2. One thing to be wary of
Today’s “one thing to be wary of” needs to be clarified. I am not saying not to install COVID tracking apps (that is up to you). My point is we should be wary about relying on them. The evidence coming out, and our experience as app developers, suggests that they are not working well.
In contrast, the results that people involved in manual contact-tracing here and around the world are producing, is nothing short of astounding.
Here in Australia the government was forcefully pushing us all to install their COVIDSafe contact tracing app but they seem to have gone quiet on it. It is difficult to find any evidence they have helped trace anyone. These apps use the Bluetooth tech in your phone to record other devices that have the app and are nearby, this information is then stored and can be accessed in the case of a positive test.
Bluetooth is always troublesome, especially on locked phones or with apps running in the background. Here at Frontside Future we have been unable, when developing background-run features, to get any certainty that they will always run. Mostly we are at the mercy of the iOS/Android operating systems.
Perhaps the upcoming raft of apps being built on the Apple/Google decentralized “inbuilt exposure-notification framework” will prove more reliable and capture a large enough market share to work. In this case however I think technology is not the silver bullet we are hoping for.
3. One thing to amaze
Forget your washed-out, chipped, limb-missing Roman emperor marble busts. Thanks to Daniel Voshart, ancient Roman emperors have been brought back to life using AI machine learning.
This is an awesome example of someone using commercially available AI tools to create something new. Daniel first sourced a series of portraits for each subject and then manually adjusted them with Photoshop for compatibility. Then the kicker was feeding them into Artbreeder.com, which uses the machine learning method “generative adversarial network” (GAN), to manipulate the portraits and bring them to life.
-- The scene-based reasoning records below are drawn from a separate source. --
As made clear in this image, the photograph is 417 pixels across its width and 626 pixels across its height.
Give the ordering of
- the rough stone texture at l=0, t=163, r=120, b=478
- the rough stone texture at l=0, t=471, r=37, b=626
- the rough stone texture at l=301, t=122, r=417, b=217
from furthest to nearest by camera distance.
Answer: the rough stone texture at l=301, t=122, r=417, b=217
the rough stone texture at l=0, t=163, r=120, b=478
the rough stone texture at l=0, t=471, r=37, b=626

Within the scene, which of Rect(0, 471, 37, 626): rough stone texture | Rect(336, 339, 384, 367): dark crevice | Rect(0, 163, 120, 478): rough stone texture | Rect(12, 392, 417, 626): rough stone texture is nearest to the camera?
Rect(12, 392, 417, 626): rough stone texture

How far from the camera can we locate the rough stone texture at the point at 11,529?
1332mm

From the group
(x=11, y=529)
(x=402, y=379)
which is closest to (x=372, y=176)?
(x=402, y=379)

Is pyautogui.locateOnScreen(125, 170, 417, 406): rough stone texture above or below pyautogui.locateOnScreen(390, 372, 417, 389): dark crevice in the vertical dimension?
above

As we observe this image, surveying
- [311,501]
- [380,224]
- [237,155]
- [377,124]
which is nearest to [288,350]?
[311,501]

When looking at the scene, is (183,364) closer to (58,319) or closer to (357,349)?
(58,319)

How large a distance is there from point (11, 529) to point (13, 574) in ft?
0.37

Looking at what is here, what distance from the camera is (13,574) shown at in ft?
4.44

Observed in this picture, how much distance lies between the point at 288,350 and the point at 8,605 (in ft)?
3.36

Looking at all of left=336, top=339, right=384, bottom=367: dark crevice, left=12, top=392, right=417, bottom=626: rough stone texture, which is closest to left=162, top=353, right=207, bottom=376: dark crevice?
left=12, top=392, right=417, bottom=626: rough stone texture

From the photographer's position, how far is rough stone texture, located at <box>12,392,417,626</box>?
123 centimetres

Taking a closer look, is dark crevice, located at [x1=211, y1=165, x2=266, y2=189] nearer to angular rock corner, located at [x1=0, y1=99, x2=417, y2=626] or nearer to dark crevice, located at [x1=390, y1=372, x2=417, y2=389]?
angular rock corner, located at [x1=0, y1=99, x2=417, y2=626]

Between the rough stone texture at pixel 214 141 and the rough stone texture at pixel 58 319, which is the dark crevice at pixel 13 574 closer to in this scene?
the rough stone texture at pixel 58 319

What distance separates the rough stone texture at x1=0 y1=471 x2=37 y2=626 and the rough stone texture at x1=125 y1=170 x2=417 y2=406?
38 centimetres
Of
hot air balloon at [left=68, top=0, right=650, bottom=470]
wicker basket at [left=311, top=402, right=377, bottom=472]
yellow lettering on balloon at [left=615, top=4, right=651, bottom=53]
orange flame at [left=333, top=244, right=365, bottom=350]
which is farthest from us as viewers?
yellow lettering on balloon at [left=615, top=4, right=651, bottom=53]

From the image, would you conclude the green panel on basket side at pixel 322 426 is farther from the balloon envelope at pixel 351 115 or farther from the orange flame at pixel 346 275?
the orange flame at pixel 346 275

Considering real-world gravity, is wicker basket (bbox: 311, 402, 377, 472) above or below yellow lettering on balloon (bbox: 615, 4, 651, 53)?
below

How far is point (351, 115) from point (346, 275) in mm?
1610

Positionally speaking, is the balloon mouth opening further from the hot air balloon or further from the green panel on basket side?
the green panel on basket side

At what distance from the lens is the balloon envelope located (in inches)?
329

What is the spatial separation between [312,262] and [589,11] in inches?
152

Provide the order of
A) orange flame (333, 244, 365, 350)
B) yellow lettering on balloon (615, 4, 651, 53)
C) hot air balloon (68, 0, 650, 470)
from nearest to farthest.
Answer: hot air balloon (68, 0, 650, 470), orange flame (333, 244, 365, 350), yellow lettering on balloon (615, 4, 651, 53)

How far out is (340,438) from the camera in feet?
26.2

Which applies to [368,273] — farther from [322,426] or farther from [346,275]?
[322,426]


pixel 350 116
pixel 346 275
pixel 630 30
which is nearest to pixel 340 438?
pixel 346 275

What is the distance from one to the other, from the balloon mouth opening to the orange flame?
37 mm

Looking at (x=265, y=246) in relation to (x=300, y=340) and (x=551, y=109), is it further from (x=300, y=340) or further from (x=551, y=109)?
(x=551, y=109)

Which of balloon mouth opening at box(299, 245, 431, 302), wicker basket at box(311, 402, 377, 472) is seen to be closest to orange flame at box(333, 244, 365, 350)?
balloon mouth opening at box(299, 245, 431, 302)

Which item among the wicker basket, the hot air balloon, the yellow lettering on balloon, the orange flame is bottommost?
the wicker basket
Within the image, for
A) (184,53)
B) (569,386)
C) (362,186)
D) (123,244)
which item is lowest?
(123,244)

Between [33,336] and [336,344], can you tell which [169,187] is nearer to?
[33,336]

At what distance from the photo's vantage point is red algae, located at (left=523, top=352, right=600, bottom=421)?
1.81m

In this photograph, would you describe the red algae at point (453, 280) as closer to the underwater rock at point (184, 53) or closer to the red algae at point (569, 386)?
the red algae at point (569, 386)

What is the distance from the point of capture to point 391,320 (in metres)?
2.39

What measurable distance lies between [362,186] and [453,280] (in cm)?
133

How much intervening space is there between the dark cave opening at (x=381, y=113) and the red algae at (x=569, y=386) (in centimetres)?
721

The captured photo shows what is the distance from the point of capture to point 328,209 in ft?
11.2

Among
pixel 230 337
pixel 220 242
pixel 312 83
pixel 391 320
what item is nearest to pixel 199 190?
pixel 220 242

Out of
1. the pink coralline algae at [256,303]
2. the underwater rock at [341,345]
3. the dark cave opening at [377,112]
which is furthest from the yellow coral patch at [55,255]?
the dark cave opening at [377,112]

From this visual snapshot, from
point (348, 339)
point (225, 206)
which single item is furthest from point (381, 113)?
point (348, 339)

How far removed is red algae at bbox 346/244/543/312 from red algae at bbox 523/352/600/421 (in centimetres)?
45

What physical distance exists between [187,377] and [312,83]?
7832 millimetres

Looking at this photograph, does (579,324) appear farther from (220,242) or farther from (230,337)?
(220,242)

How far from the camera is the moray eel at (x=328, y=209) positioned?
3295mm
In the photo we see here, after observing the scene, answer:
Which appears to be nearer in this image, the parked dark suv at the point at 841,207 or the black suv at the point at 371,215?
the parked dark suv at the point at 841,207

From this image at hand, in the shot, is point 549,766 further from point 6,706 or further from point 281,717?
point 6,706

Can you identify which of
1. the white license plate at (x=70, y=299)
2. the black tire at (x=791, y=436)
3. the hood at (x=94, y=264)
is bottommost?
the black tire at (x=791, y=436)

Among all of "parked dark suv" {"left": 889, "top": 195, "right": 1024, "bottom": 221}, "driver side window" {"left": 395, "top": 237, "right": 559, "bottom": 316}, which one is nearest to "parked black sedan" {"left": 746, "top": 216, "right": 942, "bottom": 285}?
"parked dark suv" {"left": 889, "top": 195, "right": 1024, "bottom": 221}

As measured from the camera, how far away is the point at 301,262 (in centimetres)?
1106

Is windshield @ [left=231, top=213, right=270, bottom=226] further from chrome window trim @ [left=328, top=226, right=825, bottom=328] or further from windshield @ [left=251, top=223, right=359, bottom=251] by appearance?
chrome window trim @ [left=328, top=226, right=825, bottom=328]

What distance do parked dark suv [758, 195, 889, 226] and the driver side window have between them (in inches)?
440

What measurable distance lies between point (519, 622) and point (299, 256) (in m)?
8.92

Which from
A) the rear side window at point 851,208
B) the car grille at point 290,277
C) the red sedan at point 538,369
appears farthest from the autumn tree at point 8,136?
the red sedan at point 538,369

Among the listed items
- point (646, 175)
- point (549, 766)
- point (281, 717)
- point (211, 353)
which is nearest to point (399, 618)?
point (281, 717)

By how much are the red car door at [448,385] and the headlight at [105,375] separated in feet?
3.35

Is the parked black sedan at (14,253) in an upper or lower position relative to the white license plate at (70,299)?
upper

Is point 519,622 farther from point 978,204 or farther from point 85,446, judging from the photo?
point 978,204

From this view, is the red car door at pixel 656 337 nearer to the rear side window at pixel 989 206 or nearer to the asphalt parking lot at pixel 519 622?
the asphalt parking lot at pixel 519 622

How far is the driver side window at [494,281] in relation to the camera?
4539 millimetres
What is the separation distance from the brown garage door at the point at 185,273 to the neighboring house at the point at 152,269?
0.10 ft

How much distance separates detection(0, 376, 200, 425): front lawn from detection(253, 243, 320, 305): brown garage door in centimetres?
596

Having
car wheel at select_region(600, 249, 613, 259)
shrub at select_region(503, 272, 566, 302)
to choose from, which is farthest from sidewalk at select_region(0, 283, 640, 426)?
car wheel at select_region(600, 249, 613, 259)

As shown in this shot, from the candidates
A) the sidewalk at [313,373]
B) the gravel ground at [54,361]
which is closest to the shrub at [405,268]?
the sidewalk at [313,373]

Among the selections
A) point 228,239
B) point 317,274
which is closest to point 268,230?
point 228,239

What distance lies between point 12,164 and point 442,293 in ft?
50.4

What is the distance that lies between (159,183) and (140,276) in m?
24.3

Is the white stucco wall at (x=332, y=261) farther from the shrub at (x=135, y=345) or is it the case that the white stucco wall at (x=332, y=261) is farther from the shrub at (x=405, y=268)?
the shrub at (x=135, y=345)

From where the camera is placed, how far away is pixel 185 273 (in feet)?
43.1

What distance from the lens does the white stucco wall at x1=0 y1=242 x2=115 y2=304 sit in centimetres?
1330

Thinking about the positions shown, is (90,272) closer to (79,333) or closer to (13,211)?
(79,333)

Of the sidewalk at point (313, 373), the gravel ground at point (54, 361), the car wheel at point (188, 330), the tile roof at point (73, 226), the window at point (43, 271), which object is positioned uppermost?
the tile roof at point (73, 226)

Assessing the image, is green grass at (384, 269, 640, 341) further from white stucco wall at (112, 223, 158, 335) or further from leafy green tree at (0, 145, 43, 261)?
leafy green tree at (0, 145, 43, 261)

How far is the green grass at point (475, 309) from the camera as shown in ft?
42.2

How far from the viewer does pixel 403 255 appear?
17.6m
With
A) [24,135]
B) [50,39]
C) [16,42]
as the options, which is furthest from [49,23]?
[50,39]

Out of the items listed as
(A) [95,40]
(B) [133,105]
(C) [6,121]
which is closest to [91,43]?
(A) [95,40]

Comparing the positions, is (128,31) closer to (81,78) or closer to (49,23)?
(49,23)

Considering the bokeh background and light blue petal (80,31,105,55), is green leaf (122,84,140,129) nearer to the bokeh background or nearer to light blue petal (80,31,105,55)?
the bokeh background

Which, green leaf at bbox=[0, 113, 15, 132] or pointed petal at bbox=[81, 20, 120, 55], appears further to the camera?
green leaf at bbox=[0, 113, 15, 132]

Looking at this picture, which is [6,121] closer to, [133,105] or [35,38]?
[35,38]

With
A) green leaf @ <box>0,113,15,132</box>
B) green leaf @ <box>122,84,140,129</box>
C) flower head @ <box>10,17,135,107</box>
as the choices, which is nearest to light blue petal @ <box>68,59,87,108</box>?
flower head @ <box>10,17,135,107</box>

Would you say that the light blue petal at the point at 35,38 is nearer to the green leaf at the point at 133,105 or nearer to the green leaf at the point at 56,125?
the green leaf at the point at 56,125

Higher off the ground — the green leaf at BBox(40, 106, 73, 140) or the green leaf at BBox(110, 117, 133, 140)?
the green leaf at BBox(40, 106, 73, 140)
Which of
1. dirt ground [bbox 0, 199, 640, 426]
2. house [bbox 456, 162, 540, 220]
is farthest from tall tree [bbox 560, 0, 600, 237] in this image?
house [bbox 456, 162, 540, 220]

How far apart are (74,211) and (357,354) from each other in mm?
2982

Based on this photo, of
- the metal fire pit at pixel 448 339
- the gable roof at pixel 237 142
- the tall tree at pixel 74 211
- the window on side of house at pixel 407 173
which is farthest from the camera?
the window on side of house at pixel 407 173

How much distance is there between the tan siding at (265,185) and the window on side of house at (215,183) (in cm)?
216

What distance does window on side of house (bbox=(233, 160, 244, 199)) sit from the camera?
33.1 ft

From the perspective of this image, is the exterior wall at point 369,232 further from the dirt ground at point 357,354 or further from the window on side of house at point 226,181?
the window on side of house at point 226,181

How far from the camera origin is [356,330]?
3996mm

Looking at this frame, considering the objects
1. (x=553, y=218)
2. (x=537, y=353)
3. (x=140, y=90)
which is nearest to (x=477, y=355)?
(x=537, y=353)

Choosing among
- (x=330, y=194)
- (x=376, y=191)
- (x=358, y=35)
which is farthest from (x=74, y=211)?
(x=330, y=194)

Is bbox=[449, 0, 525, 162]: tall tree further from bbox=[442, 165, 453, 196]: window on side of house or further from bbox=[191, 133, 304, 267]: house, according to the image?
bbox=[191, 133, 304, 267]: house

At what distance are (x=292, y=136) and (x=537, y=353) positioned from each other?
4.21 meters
I love that in order to train the algorithms he also used some creativity and diversity. For creating Maximinus Thrax he fed in images of the wrestler André the Giant. I’m hoping when they recreate me in 1000 years time they feed in some Pitt and Clooney.
This technique will enable us to bring history alive in so many different environments and make it so much more exciting for kids learning about prior civilisations.